Directions for this task:
Render the rows as a Markdown table with columns "No." and "Line", starting at the first line of the rows and stopping after the line that contains "304 centimetres". Skip blank lines and leave the pictures out.

─── Entries ───

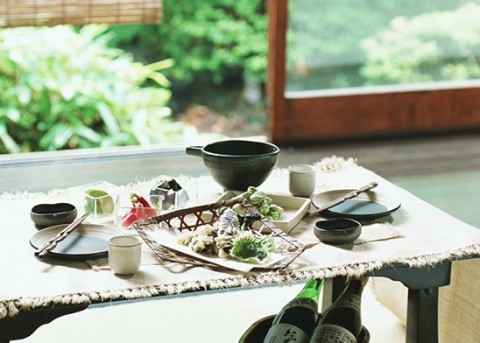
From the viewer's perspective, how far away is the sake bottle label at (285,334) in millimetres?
2008

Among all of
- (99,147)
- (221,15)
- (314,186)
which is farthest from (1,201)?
(221,15)

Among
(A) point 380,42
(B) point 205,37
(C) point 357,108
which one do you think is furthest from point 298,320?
(B) point 205,37

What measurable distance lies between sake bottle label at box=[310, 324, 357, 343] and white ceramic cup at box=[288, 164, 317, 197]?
0.40 metres

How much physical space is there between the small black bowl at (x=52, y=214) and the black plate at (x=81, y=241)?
0.15ft

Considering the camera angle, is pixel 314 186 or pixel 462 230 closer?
pixel 462 230

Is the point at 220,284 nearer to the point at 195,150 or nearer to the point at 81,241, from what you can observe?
the point at 81,241

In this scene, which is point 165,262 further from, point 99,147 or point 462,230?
point 99,147

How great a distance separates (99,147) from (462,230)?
304 centimetres

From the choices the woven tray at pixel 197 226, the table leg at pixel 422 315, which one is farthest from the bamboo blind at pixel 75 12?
the table leg at pixel 422 315

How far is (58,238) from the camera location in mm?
1880

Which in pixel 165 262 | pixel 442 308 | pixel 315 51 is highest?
pixel 315 51

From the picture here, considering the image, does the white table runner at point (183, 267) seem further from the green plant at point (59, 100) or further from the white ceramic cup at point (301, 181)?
the green plant at point (59, 100)

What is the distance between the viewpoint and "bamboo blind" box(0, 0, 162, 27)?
13.8ft

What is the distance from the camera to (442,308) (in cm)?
238
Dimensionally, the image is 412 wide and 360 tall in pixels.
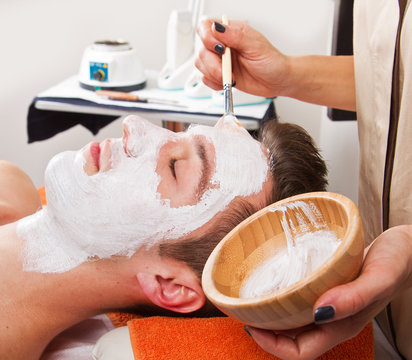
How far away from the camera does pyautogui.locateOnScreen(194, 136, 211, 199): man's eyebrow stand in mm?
973

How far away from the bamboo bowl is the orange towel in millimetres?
176

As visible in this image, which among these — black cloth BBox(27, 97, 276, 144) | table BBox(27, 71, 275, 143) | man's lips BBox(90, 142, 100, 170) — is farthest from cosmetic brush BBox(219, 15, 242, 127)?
black cloth BBox(27, 97, 276, 144)

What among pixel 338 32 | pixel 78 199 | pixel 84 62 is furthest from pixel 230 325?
pixel 84 62

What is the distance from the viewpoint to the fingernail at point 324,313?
0.63 m

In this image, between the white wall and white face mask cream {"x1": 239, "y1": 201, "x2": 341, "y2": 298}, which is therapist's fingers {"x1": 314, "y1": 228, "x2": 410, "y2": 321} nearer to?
white face mask cream {"x1": 239, "y1": 201, "x2": 341, "y2": 298}

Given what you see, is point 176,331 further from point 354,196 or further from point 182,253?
point 354,196

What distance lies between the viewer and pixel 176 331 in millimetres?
972

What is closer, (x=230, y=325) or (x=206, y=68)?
(x=230, y=325)

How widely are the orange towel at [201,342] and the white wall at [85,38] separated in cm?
134

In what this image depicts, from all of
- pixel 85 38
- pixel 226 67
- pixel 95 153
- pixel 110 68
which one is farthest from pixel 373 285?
pixel 85 38

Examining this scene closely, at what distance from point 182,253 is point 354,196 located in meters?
1.30

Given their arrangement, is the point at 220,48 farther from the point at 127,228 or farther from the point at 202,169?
the point at 127,228

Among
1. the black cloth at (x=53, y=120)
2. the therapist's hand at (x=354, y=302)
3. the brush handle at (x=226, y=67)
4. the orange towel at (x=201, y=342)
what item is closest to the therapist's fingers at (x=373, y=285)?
the therapist's hand at (x=354, y=302)

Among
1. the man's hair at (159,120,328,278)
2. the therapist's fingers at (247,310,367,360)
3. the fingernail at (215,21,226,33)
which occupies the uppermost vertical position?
the fingernail at (215,21,226,33)
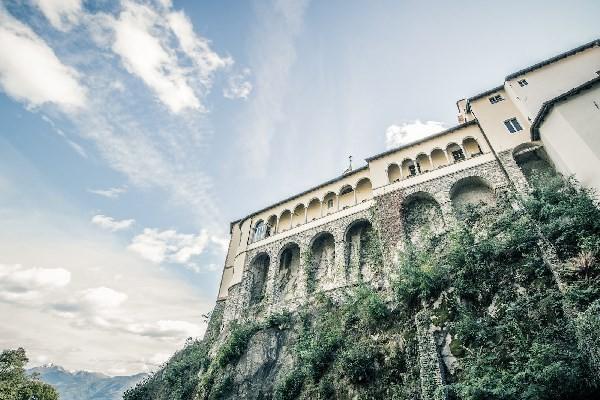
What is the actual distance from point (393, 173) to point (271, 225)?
13773 millimetres

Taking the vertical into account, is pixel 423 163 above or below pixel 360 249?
above

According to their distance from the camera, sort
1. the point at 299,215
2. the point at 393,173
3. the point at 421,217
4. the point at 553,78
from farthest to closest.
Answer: the point at 299,215 → the point at 393,173 → the point at 421,217 → the point at 553,78

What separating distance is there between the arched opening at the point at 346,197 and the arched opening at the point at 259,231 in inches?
346

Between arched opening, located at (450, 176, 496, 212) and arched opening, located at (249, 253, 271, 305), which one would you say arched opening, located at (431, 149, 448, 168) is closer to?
arched opening, located at (450, 176, 496, 212)

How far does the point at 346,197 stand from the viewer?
2981 centimetres

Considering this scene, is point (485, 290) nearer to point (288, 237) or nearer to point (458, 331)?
point (458, 331)

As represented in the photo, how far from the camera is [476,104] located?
25.5m

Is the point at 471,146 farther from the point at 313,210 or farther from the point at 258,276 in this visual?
the point at 258,276

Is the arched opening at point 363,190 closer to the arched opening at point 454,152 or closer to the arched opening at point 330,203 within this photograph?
the arched opening at point 330,203

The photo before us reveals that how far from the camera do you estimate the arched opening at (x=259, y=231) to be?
110 ft

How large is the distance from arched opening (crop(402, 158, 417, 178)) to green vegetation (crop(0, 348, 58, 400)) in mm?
41300

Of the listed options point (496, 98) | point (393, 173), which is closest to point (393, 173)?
point (393, 173)

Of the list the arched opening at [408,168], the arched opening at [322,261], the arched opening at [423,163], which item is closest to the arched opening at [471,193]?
the arched opening at [423,163]

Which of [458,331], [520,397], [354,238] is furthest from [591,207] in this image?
[354,238]
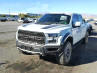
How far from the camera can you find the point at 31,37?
16.2 ft

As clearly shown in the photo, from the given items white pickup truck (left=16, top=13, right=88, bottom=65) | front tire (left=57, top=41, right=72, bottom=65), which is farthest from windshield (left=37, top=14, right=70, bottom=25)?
front tire (left=57, top=41, right=72, bottom=65)

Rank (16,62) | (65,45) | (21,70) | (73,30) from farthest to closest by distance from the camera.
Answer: (73,30) < (16,62) < (65,45) < (21,70)

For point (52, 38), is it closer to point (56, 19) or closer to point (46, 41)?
point (46, 41)

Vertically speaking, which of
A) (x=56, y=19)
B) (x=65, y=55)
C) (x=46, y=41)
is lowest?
(x=65, y=55)

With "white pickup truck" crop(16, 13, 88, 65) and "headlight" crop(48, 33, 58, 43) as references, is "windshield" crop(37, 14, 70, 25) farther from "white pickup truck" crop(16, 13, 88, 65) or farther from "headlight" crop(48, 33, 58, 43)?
"headlight" crop(48, 33, 58, 43)

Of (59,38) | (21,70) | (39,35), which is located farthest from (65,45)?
(21,70)

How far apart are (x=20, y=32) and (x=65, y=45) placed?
1749 millimetres

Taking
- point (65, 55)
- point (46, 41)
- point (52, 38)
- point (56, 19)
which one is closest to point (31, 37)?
point (46, 41)

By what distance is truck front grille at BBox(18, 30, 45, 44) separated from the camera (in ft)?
15.5

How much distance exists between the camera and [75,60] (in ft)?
19.5

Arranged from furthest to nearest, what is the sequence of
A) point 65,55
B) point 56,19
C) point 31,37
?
point 56,19
point 65,55
point 31,37

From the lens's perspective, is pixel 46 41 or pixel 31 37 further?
pixel 31 37

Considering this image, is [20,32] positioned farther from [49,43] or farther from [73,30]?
[73,30]

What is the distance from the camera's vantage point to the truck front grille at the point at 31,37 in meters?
4.72
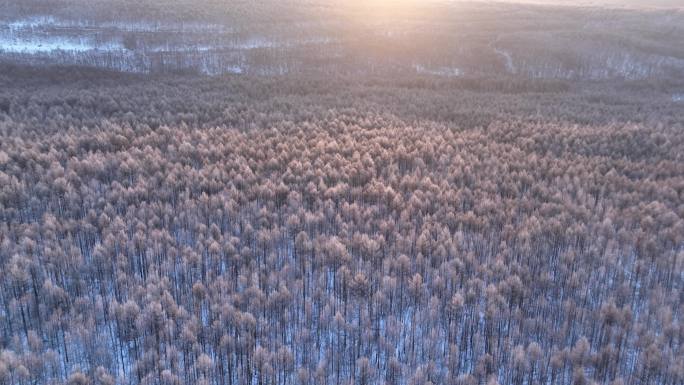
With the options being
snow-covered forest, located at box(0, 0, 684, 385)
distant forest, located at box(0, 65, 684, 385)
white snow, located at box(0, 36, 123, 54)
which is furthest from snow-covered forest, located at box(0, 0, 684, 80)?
distant forest, located at box(0, 65, 684, 385)

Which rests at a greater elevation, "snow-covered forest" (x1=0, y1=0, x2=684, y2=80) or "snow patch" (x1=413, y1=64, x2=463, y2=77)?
"snow-covered forest" (x1=0, y1=0, x2=684, y2=80)

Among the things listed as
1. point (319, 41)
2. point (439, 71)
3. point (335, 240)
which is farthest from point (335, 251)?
point (319, 41)

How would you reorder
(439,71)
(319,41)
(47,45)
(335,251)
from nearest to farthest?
(335,251), (439,71), (47,45), (319,41)

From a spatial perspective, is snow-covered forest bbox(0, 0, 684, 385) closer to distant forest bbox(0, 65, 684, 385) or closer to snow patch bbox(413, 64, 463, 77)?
distant forest bbox(0, 65, 684, 385)

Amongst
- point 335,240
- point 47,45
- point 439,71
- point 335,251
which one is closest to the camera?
point 335,251

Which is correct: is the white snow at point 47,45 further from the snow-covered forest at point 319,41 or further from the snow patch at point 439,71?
the snow patch at point 439,71

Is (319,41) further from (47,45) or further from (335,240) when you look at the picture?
(335,240)
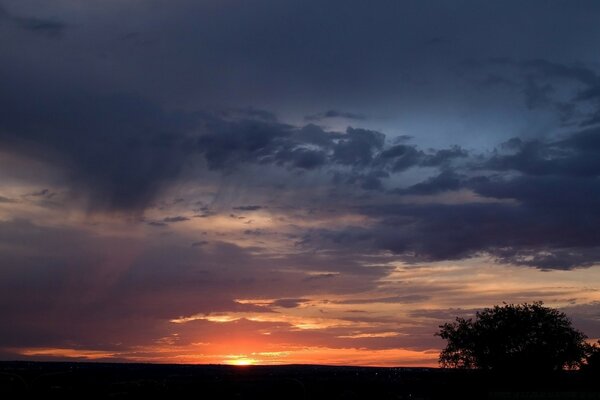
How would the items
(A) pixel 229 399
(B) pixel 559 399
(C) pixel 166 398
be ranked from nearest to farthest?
(B) pixel 559 399
(C) pixel 166 398
(A) pixel 229 399

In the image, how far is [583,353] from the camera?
90.7 metres

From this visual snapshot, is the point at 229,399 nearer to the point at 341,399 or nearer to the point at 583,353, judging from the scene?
the point at 341,399

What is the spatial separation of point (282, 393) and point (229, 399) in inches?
503

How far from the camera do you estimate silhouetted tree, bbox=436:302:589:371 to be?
88.8m

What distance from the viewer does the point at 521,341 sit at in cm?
9038

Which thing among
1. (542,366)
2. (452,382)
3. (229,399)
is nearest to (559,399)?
(452,382)

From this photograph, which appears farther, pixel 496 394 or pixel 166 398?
pixel 166 398

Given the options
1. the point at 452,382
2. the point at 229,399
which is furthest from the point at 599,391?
the point at 229,399

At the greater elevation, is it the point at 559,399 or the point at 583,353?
the point at 583,353

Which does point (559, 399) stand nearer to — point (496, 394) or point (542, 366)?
point (496, 394)

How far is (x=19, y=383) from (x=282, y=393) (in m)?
28.9

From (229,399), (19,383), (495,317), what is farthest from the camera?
(495,317)

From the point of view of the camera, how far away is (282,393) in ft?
249

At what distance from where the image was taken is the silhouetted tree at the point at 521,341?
8875 centimetres
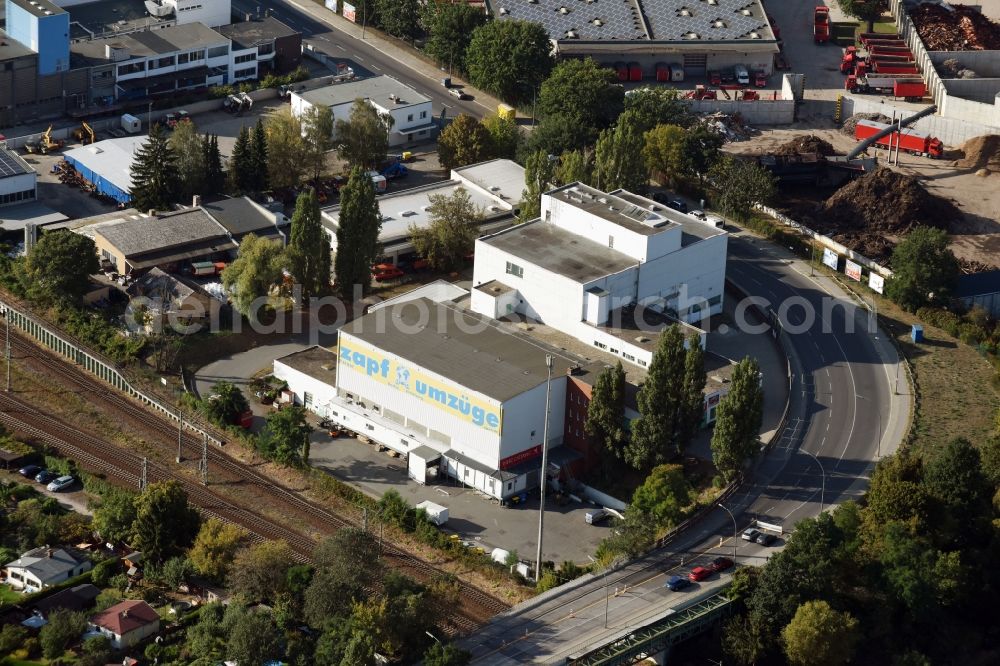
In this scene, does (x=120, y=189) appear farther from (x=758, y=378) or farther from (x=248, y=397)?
(x=758, y=378)

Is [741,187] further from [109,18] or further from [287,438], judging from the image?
[109,18]

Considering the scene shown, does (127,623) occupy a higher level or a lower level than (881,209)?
lower

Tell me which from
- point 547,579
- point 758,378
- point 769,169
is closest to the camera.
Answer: point 547,579

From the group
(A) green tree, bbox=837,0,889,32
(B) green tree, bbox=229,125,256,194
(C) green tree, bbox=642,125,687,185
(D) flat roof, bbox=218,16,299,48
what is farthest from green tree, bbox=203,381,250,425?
(A) green tree, bbox=837,0,889,32

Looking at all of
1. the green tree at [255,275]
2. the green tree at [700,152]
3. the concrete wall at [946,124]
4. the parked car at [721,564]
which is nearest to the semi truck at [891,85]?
the concrete wall at [946,124]

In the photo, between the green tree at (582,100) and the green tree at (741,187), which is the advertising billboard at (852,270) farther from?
the green tree at (582,100)

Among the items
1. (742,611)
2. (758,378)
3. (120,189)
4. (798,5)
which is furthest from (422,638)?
(798,5)

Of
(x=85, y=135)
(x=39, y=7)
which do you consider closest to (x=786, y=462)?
(x=85, y=135)
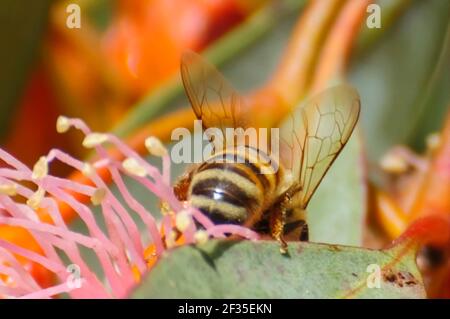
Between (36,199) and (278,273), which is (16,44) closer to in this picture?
(36,199)

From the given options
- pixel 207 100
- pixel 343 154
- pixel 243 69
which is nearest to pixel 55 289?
pixel 207 100

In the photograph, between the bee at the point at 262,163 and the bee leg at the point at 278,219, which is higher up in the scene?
the bee at the point at 262,163

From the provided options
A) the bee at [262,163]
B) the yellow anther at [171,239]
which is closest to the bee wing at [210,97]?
the bee at [262,163]

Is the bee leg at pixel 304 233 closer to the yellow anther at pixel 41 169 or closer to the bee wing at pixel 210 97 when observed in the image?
the bee wing at pixel 210 97

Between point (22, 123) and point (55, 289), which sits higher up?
point (22, 123)

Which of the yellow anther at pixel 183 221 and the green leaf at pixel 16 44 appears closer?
the yellow anther at pixel 183 221

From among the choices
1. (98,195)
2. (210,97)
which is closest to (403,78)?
(210,97)

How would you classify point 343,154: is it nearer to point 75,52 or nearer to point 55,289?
point 55,289
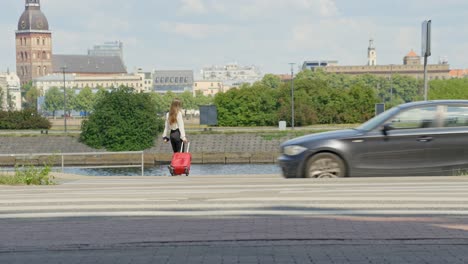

───

Completed task:
| No. | Line |
|---|---|
| 1 | From the viewer's perspective, how far away is the sake bottle label at (285,334) in millimetres? |
| 2 | 2008 |
| 3 | Among all of |
| 4 | - (99,147) |
| 5 | - (221,15) |
| 6 | - (314,186) |
| 7 | which is farthest from (1,201)? |
| 8 | (221,15) |
| 9 | Among |
| 10 | (A) point 380,42 |
| 11 | (B) point 205,37 |
| 12 | (C) point 357,108 |
| 13 | which one do you think is furthest from point 298,320? |
| 14 | (B) point 205,37 |
| 15 | What measurable distance lies between sake bottle label at box=[310, 324, 357, 343] and white ceramic cup at box=[288, 164, 317, 197]? |
| 16 | 0.40 metres |
| 17 | How much physical space is there between the small black bowl at (x=52, y=214) and the black plate at (x=81, y=241)? |
| 18 | 0.15ft |
| 19 | Considering the camera angle, is pixel 314 186 or pixel 462 230 closer? |
| 20 | pixel 462 230 |
| 21 | Is the point at 220,284 nearer to the point at 195,150 or nearer to the point at 81,241, from what you can observe? |
| 22 | the point at 81,241 |
| 23 | In this scene, which is point 165,262 further from, point 99,147 or point 462,230? |
| 24 | point 99,147 |
| 25 | How great a distance separates (99,147) from (462,230)? |
| 26 | 304 centimetres |